People who avoid social networking sites to maintain their privacy may not be as secure as they think, German computer scientists say.
By applying standard machine learning techniques to sets of Facebook members’ profiles, researchers were able to predict whether two non-members knew each other, with high accuracy. "We were very much astonished that this simple machine learning with simple features already gave 40 percent accuracy," says Katharina Zweig, formerly of the Interdisciplinary Center for Scientific Computing at the University of Heidelberg and one of the authors of the paper, "One Plus One Makes Three (for Social Networks)," which appeared in the April issue of Proceedings of the Library of Science One. With additional work, she says, "we’re certain you could do much better."
The team looked at sets of people who were Facebook members at five universities in 2005. They trained their algorithm on subsets of members from four of those schools, looking for patterns that distinguished members who were linked to each other from those who were not. The most important factors, as it turned out, were the number of friends each person had, the density of their connections within the network, and how many of those friends who were also linked to each other. The researchers then tested their model on an anonymized version of the data set from the fifth school. The 40 percent accuracy is high, Zweig says, because the actual chance of any two people in the data set being linked was around 2 percent.
Social networks often ask new members for access to their email address book, to find other people they know on the network. That means a network such as Facebook or LinkedIn knows about non-members that are linked to members.

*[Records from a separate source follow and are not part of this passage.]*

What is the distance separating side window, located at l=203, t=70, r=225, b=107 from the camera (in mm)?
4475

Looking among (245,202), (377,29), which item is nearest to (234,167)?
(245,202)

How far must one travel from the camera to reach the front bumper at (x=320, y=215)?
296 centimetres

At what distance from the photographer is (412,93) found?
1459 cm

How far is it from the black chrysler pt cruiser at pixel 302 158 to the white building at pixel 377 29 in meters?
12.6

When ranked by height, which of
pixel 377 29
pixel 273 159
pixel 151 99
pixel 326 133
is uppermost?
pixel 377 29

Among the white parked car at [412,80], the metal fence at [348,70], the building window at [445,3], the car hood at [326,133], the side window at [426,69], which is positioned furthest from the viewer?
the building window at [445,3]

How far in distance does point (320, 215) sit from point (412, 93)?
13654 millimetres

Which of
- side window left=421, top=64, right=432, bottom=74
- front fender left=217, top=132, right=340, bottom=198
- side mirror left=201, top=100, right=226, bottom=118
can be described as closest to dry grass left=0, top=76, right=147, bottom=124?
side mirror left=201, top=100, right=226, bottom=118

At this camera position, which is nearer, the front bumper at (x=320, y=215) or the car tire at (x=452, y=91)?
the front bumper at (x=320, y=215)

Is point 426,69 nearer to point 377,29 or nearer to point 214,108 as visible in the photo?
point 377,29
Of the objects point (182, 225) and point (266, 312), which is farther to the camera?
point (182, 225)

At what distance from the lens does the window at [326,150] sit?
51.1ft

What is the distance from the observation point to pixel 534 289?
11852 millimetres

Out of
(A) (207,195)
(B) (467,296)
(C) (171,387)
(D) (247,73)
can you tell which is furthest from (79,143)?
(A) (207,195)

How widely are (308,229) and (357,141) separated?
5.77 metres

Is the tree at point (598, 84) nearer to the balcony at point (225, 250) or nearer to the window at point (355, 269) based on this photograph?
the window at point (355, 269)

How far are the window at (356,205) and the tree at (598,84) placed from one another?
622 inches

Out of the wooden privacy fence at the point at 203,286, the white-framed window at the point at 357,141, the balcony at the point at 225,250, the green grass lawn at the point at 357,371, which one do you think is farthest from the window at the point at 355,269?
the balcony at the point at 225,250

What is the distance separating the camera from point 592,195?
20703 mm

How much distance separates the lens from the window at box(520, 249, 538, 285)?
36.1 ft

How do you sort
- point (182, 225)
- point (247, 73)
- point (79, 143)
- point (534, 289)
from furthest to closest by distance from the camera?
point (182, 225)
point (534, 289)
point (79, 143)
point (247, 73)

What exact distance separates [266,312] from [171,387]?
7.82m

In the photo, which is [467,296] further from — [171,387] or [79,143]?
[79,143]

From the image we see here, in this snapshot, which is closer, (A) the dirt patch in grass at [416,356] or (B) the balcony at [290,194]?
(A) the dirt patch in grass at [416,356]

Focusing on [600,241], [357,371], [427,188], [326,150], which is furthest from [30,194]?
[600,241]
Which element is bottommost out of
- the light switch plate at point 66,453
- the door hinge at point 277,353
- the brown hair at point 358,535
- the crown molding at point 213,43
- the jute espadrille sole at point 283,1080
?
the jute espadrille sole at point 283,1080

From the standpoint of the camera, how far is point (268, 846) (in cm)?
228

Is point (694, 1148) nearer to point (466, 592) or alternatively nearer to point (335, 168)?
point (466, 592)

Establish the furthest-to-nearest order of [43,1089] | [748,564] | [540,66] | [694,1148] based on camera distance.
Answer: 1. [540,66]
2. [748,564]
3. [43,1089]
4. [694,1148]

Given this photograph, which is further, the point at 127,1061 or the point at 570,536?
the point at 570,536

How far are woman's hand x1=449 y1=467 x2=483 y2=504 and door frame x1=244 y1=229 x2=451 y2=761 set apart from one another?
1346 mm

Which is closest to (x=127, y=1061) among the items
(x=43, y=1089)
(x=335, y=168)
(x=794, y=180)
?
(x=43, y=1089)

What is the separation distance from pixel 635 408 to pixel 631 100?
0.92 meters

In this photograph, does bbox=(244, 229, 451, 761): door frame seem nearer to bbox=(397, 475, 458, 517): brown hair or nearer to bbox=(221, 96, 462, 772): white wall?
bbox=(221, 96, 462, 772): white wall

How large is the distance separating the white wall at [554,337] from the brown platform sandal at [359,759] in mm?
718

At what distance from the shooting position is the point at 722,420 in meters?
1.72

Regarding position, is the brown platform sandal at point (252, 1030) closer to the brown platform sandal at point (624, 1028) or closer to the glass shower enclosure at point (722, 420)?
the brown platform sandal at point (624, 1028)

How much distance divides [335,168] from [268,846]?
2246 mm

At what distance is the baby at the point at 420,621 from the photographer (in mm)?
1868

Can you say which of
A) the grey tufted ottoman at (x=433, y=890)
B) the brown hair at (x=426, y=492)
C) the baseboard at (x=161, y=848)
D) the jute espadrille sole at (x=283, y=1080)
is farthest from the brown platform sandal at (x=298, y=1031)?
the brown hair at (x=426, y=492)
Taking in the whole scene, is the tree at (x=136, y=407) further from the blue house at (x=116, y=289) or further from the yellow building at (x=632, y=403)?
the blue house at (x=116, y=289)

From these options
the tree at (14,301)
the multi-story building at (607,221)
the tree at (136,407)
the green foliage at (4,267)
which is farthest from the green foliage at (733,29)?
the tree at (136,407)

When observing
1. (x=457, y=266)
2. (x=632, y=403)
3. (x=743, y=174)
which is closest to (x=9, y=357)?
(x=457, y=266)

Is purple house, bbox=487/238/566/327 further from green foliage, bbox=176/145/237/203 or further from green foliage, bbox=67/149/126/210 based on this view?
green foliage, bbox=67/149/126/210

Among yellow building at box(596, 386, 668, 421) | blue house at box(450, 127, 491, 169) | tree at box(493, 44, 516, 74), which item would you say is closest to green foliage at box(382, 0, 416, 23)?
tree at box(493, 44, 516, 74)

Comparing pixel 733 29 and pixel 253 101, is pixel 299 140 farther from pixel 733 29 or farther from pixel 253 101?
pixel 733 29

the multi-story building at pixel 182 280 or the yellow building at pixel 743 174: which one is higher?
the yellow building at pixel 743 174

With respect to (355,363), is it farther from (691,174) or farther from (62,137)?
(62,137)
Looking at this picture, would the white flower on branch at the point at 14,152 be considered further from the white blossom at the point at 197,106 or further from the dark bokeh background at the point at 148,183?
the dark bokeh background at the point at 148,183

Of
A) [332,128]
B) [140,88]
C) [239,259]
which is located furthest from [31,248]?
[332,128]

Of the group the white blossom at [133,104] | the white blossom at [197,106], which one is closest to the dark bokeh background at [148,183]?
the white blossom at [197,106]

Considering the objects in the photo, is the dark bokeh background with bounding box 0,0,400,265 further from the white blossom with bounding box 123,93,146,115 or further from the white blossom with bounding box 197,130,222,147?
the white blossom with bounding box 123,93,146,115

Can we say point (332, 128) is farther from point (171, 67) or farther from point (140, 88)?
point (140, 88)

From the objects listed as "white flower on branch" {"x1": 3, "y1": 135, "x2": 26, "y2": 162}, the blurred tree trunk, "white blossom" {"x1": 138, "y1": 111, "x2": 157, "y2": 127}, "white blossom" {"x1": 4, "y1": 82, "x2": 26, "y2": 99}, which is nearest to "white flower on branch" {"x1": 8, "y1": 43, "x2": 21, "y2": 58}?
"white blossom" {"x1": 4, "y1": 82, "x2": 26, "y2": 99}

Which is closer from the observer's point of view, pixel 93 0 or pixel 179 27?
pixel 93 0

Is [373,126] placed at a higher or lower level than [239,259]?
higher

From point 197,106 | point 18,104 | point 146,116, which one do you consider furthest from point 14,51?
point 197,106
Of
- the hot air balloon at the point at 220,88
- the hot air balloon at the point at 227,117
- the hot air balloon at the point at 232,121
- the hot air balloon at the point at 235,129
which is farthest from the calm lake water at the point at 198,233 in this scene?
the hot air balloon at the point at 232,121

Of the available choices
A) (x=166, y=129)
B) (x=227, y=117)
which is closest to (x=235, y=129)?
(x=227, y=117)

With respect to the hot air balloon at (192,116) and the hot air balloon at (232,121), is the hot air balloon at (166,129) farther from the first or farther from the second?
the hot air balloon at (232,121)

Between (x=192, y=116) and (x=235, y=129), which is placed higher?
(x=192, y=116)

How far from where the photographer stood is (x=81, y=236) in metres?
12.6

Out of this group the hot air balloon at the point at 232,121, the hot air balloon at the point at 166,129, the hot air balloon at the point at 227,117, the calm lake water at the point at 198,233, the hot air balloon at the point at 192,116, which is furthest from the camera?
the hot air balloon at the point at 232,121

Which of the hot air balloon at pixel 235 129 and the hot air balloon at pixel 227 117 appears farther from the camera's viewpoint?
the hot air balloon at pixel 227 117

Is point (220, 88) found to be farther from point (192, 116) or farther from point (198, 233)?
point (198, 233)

Using a procedure similar to Heidelberg’s, the network could in theory infer connections between non-members, who have not signed any agreement to cede some of their privacy in exchange for the benefits of membership. Zweig, who has since moved to the Technical University of Kaiserslautern, stresses that she does not know that any social network does this, and she is not sure what the negative consequences would be if they did."We just wanted to show that it is easily possible," she says.
In fact, she adds, because social networks typically have access to more information, such as age, sex, and location, they can probably predict connections with even greater accuracy. They could also study communication patterns between members to learn about the closeness of a connection, and could watch the networks evolve over time.
Other researchers have shown they can use social networks to infer potentially sensitive information, such as sexual orientation or political affiliation. Murat Kantarcioglu, director of the Data Security and Privacy Lab at the University of Texas, Dallas, worries about what information can be gleaned if social network profiles are linked with other information, such as credit reports, and how that might affect things such as insurance rates or access to credit. "I think we need a data mining bill of rights" that would allow people to redact information and fix errors, he says.
Kantarcioglu is working to identify the factors that can reveal private information. With that knowledge, it might be possible to "sanitize" profiles to maintain privacy. And while he doesn’t think that social networks are using data mining techniques now, he believes they will in the future. "This is just the beginning," he says.
Neil Savage is a science and technology writer based in Lowell, MA.